**TASK REQUIREMENTS**
A line qualifies if it holds the string "resources". Copy every qualifying line from the records.

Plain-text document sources
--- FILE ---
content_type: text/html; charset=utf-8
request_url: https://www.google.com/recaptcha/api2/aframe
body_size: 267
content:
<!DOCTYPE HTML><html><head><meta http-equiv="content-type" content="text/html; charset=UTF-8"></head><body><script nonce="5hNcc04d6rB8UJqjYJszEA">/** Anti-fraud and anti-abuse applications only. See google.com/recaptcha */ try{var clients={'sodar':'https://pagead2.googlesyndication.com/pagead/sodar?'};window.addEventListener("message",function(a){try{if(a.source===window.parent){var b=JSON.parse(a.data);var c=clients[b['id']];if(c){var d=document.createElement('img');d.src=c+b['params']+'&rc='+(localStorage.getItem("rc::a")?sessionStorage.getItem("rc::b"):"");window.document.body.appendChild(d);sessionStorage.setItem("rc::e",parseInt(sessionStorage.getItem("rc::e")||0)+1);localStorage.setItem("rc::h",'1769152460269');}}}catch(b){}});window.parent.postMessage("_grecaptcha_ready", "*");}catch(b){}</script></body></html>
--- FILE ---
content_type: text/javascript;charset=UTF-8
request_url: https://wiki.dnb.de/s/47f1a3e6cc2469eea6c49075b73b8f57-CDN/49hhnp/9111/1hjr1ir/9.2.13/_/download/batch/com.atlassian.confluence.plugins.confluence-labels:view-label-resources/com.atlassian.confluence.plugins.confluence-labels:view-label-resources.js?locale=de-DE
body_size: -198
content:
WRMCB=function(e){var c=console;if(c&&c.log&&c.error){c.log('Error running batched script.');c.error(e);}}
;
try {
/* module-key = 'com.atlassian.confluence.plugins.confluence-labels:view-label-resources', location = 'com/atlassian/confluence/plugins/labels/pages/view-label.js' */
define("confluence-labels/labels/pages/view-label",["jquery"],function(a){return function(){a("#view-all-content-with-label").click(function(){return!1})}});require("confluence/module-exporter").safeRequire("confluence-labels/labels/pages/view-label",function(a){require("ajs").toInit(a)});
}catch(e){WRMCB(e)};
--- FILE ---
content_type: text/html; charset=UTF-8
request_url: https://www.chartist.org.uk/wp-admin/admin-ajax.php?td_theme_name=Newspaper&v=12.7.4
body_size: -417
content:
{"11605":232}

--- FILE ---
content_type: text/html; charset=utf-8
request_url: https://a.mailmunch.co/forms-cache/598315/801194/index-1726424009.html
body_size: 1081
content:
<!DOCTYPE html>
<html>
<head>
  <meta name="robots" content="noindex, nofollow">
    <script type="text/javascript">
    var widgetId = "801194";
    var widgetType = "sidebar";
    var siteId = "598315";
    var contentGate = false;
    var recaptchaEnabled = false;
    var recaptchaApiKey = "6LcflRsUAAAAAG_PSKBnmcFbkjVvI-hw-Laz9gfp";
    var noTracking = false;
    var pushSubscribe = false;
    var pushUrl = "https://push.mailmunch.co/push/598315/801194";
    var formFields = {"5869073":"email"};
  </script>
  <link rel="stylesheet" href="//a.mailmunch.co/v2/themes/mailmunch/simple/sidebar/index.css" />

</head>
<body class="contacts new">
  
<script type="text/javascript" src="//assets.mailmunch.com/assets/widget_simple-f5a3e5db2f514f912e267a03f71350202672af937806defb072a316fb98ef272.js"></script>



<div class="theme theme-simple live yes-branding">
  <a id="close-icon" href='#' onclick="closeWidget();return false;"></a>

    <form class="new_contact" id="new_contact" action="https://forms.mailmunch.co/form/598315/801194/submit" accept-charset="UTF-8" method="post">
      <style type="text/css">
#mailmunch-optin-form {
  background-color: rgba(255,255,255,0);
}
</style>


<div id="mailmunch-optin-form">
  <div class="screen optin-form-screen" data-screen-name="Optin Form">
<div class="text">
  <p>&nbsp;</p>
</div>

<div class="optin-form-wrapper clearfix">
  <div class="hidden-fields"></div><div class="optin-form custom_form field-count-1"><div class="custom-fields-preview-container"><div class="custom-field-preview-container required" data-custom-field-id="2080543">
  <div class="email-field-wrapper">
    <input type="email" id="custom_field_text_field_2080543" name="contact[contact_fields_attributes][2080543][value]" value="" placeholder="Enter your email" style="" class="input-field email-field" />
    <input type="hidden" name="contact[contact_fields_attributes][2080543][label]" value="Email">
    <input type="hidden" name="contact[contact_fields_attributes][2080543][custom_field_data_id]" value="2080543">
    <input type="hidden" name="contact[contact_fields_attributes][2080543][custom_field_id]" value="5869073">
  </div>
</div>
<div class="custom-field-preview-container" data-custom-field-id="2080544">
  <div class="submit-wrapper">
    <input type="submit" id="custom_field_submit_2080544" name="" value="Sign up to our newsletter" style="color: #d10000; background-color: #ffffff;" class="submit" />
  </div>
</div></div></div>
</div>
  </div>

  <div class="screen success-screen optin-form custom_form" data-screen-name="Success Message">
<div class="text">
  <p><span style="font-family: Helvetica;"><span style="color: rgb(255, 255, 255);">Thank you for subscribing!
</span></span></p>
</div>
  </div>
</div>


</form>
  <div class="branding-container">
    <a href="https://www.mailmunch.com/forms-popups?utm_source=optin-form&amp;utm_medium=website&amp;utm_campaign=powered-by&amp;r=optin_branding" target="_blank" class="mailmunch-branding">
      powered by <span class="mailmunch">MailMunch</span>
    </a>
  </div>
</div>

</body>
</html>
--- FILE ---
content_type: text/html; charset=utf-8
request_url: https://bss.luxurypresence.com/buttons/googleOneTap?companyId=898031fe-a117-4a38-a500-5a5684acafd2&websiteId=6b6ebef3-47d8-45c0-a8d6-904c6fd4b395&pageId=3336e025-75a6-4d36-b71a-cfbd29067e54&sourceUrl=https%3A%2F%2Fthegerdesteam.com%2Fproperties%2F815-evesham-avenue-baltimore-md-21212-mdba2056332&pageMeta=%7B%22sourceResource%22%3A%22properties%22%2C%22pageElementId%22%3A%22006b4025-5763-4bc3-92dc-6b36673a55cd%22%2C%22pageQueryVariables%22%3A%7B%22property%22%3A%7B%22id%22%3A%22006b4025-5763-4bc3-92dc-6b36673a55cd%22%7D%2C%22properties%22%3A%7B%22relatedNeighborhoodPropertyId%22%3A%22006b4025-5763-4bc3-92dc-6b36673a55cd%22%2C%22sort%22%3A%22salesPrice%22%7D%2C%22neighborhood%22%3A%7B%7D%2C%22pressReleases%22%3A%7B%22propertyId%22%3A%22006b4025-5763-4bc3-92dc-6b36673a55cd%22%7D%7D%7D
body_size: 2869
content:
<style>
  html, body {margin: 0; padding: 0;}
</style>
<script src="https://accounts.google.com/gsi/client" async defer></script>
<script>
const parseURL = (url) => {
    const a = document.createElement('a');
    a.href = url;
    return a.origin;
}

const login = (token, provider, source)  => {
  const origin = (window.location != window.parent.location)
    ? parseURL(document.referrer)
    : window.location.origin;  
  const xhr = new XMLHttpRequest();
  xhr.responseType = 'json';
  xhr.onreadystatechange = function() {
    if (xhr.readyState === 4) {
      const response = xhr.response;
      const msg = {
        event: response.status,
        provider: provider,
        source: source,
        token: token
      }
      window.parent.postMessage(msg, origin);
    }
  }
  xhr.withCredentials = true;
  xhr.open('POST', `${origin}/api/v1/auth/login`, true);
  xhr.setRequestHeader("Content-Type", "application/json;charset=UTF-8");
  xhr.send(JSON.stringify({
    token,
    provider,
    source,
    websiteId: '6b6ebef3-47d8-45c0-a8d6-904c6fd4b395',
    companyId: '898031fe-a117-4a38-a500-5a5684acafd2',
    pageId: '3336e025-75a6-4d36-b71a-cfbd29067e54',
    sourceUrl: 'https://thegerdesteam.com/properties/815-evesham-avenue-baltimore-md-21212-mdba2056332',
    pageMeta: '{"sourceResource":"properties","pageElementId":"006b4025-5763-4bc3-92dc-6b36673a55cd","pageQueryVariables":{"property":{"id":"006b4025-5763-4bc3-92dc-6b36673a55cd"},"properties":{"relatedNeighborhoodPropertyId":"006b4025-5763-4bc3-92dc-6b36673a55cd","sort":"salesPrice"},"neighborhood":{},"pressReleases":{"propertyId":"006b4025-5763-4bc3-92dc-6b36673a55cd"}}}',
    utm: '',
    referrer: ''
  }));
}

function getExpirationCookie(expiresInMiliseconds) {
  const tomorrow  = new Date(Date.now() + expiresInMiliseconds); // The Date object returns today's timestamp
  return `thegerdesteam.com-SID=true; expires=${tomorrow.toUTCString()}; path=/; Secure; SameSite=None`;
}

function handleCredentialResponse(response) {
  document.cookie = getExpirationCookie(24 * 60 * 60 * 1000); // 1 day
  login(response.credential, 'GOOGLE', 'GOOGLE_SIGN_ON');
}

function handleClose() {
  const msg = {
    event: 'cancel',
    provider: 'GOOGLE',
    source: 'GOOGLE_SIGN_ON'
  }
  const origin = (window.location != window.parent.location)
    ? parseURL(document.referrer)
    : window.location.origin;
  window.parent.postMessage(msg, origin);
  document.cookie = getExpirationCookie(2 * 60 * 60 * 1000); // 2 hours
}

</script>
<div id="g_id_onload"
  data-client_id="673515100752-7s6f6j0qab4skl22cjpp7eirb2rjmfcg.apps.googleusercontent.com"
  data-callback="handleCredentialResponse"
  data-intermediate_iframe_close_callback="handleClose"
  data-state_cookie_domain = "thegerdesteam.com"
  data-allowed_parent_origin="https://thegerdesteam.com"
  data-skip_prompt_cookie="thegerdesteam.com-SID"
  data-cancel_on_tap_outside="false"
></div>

**EXERCISE OUTPUT**
request_url: https://wiki.dnb.de/s/47f1a3e6cc2469eea6c49075b73b8f57-CDN/49hhnp/9111/1hjr1ir/9.2.13/_/download/batch/com.atlassian.confluence.plugins.confluence-labels:view-label-resources/com.atlassian.confluence.plugins.confluence-labels:view-label-resources.js?locale=de-DE
/* module-key = 'com.atlassian.confluence.plugins.confluence-labels:view-label-resources', location = 'com/atlassian/confluence/plugins/labels/pages/view-label.js' */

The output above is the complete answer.